After a while I could hear the turbines of the first enemy craft as it approached. It stayed some distance to our left. The sound swelled up considerably in volume and then faded again.

We waited. Then there was the howl of the approaching enemy patrol flier a second time. And then it faded once more. And then it came closer again. And then there was a tremendous explosion some distance away. The ground shook and a shock wave came racing through the air. Occasionally we also heard the second enemy craft, but it seemed to be farther way.

It took almost an hour before the two fliers departed. They dropped a total of six mines. Two of them were close enough for us to feel the impact, the explosion and the shock wave.

We did not dare leave our hiding place until noon, but before we departed Petra wanted to take another look at my injury.

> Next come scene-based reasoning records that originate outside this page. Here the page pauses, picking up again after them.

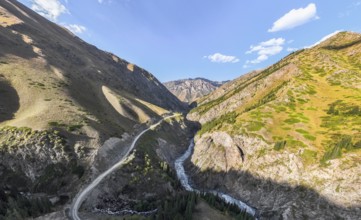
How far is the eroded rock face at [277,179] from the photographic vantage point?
2499 inches

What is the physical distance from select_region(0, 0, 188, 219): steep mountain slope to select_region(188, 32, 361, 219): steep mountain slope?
25443 millimetres

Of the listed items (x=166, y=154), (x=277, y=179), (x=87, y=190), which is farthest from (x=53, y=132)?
(x=277, y=179)

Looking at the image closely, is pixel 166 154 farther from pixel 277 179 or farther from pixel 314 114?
pixel 314 114

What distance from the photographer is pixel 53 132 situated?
259 ft

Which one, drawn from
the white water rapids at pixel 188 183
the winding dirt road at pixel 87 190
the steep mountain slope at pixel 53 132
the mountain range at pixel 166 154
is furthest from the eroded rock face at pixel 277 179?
the winding dirt road at pixel 87 190

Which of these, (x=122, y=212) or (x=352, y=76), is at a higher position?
(x=352, y=76)

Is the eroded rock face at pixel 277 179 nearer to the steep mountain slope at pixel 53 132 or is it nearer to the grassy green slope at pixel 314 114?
the grassy green slope at pixel 314 114

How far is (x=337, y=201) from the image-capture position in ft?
206

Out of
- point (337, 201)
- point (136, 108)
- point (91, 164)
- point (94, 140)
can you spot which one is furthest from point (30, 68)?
point (337, 201)

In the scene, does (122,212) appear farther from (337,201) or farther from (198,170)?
(337,201)

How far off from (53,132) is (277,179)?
246 feet

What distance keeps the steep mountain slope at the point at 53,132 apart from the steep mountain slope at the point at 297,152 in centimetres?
2544

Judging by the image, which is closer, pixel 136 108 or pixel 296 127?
pixel 296 127

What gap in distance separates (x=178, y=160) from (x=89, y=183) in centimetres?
5400
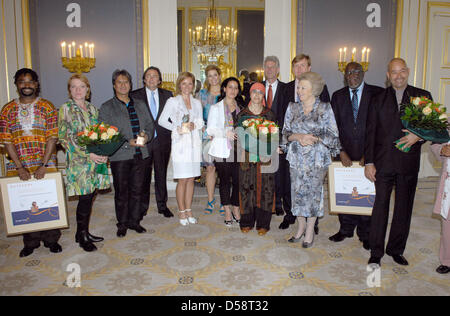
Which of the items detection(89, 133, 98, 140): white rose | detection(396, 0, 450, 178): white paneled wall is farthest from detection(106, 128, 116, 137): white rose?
detection(396, 0, 450, 178): white paneled wall

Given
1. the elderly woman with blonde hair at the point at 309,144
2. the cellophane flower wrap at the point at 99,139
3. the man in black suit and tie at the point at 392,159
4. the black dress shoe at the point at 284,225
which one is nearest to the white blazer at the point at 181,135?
the cellophane flower wrap at the point at 99,139

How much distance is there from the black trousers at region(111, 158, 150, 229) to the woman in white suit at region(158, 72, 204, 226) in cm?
48

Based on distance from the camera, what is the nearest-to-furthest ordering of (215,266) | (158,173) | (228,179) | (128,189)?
1. (215,266)
2. (128,189)
3. (228,179)
4. (158,173)

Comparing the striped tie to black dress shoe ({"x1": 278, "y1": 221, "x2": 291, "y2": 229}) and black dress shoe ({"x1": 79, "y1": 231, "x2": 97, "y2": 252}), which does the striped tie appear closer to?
black dress shoe ({"x1": 278, "y1": 221, "x2": 291, "y2": 229})

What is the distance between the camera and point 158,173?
5027 millimetres

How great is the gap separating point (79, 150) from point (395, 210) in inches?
139

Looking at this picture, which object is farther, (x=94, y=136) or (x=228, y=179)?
(x=228, y=179)

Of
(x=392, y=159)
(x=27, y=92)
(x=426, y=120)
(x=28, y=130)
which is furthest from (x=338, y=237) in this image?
(x=27, y=92)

I was all for getting away as quickly as possible.

“Now is a good time to check it,” she insisted. “The fliers have left. Who knows when we will get another chance.”

Petra changed the dressing.

The cut below the knee was healing up very well. It was no handi­cap as far as moving along was concerned. It did not even hurt.

“You will have a nasty scar there,” Petra observed. She smeared a salve on the bandage over the portion which was in contact with the gash on my leg and put it back on. I was amazed at the rapidity with which the injury was healing. It certainly was several times as fast as a cut would have healed in my own time of the late twentieth century. They must have developed strange and powerful medicines. When I commented on it Petra looked up at me.

“You are joking, of course,” she said.

“Do you think so?”

“Are you that backward on Earth?” She laughed.

“In some things I suppose you are ahead of us.”

She smiled. “You should see our new biodex machines. They heal a fractured bone in one day!” There was pride in her voice.

I refrained from saying another word on that topic.

A short time later we were on our way again.